— Как не взяться? На нас, волхвов-хранильников, сами боги сие дело возложили — хранить мудрость земли своей и от дедов к внукам нести ее.
— А что стар ты — не беда! — сказал князь, довольный его согласием. — Молодых тебе в подмогу дам. Сии молодцы, хоть грамоте не разумеют, тоже сгодятся.
Владимир Святославич повел бровью в сторону двух сидящих на ступеньке гридей. Дунай поклонился в знак готовности немедля взяться за любое дело и скакать по княжьему слову хоть до Тмуто-рокани, а Ян только поднял голову и выжидательно посмотрел на князя.
— Кожемяка у меня уж пять лет, печенега знатного еще тогда руками удавил, хоть сам и из посада переяславльского, — гордясь, словно сыном, продолжал князь Владимир, глядя на широкоплечего Яна. Тот отворотился, он на удивленье, не в пример прочим соколам-детским, не любил похвал и воспоминаний о своем первом подвиге. — А Дунай у меня в детских уж лет десять под Васильевой со мною был и великой мудростью там овладел, — за битого недаром двух небитых дают!
Князь снова усмехнулся, вспомнив свою бесславную прошлогоднюю битву, в которой сам едва не погиб и вынужден был спасаться от врагов под мостом Васильевского крепостного рва. И он знал поражения, но умел учиться на них и находить не слабость, а силу, — в том было его счастье и основа его могущества.
А Ян хмурился, поглядывая на старого волхва, который один совершил то, на что требовалась огромная рать. Не в силах в этом разобраться, Ян смутно ощущал какую-то общность, родство с Обережей.
А разгадка была проста: оба они, один силой, другой мудростью, служили своей родной земле, защищали ее от бед, которых судьба отсыпала ей безжалостно-щедрой рукой.

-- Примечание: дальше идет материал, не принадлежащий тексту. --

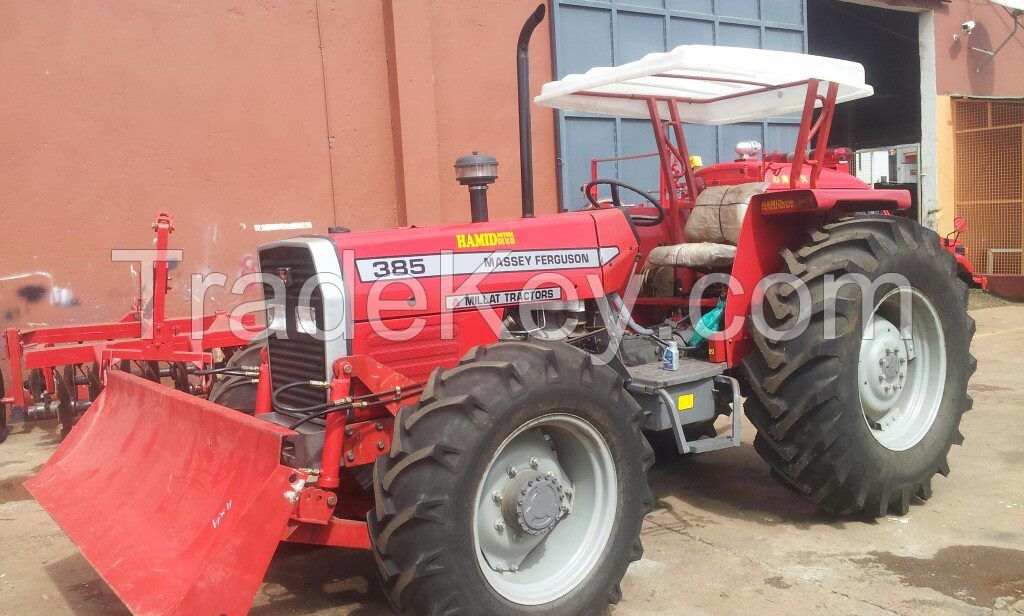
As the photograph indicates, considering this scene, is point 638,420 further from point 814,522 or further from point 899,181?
point 899,181

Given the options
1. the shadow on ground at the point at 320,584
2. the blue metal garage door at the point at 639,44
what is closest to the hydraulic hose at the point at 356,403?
the shadow on ground at the point at 320,584

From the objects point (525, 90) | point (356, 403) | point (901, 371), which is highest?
point (525, 90)

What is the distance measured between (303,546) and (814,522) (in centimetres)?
248

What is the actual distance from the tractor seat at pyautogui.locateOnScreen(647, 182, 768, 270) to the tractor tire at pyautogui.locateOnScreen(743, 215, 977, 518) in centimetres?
33

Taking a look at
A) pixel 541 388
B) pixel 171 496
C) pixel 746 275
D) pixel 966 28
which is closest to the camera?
pixel 541 388

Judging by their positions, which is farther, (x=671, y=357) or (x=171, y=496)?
(x=671, y=357)

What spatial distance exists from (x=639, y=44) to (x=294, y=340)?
25.6 feet

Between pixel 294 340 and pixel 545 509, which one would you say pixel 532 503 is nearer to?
pixel 545 509

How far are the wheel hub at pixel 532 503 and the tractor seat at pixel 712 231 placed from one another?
174 cm

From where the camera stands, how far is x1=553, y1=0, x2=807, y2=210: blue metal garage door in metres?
9.58

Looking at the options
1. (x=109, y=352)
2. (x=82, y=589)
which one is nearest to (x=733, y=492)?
(x=82, y=589)

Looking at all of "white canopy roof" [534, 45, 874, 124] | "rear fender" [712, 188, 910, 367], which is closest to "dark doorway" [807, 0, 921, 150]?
"white canopy roof" [534, 45, 874, 124]

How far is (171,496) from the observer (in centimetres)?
314

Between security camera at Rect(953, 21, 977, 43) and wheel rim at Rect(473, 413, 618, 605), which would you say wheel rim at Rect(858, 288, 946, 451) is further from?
security camera at Rect(953, 21, 977, 43)
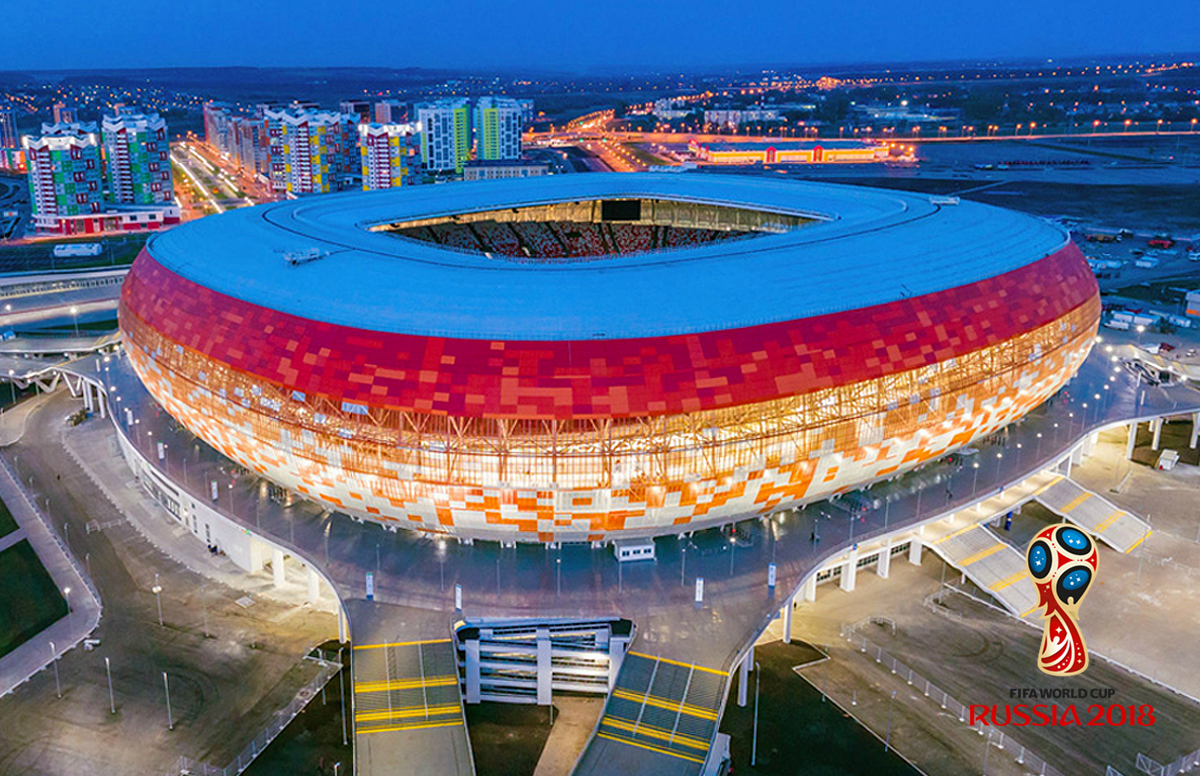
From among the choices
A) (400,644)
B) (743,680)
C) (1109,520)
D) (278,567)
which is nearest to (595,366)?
(400,644)

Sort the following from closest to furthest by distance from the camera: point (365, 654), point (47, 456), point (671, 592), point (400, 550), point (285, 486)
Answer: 1. point (365, 654)
2. point (671, 592)
3. point (400, 550)
4. point (285, 486)
5. point (47, 456)

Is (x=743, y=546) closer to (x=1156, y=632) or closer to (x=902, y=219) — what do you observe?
(x=1156, y=632)

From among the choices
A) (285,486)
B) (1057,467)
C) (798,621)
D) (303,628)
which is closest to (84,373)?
(285,486)

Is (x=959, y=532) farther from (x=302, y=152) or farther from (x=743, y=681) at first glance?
(x=302, y=152)

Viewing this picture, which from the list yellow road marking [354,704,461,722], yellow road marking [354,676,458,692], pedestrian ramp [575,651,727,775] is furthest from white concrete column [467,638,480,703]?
pedestrian ramp [575,651,727,775]

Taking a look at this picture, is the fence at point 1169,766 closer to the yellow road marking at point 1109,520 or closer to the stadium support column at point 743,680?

И этим они, могучий витязь и седой старик, навек останутся в памяти родины — рядом, как братья.
— И мы поможем волхву мудрость собирать, — вставил воевода Путята, невысокий ростом, с седовато-русой бородой и блекло-голубыми глазами. По его мирному, простодушному лицу никто не угадал бы его ратных заслуг, но о них говорили две гривны на груди — широкая серебряная, в знак воеводского чина, и золотая — знак особой княжеской милости.
— И ты, Путято, поможешь! — согласился князь. — Поведай болгарам, как мы Новгород воевали, пусть запишут. Вот какая рать собирается! Земля наша — бездонный колодец вековой премудрости, а уж кому ведрами черпать — найдем!
Обережа слушал светлого князя Владимира, медленно кивая седой головой. Он и без Путяты знал, как Владимир дважды посылал полки на Новгород — сперва ставить там Перуна вместо прежнего Белеса, а потом свергать своего же Перуна в Волхов и провозглашать имя и славу Христа.
Князь Владимир смотрел в лицо волхву. Он не умел читать мыслей, но хорошо понимал, что думают о нем старые люди, и особенно служители древних богов.
— Знаю, о чем думаешь, волхве, — сказал он. — Боги мне дороги скатертью не выгладили, по ухабам да через засеки приходится ломить. Кто дорогу мостит, тот грязен бывает. А без дороги нам сидеть нельзя — перед предками зазорно. Пусть узнают пращурята дела мои, а за века Бог рассудит.
* * *
Пока княжеские полки, посланные вдогон Родомановой орде, были в походе, сам Владимир оставался в Белгороде. Все, у кого были жалобы и просьбы, целыми днями тянулись к нему на просторный княжеский двор. В эти дни князь был весел и милостив ко всем, не раз сам платил за несостоятельных должников, сам выкупил из закупничества всех, кто запродался богатым в голодную осаду, и все прославляли его доброту и щедрость. После недавних несчастий казалось, что само солнце взошло наконец над Белгородом.
Видя жалобщиков, целыми днями толпящихся перед княжьими воротами, Надежа вспомнил о двух черниговских купцах.
— Что же татей ваших церковных не судят все никак? — спросил он у Иоанна, однажды увидав его на площади. — Уж который месяц в порубе сидят, поди совсем в землю вросли. Князь здесь, бискуп здесь, за чем же дело стало? А коли забыли, так я сам пойду напомню. Чего там по греческому закону за татьбу полагается? Не руку ли рубить?
Надежа знал, в чем черниговские купцы были виноваты на самом деле, — Медвянка не могла не рассказать отцу о таком приключении. Поддавшись на уговоры Добычи и Иоанна, Надежа обещал молчать, но желал, чтобы обидчики его дочери ответили хотя бы за мнимую вину.
— Княжьего суда злодеям уже не надобно, — сказал священник и многозначительно поднял глаза вверх. — Бог уже принял их души и рассудил своим судом.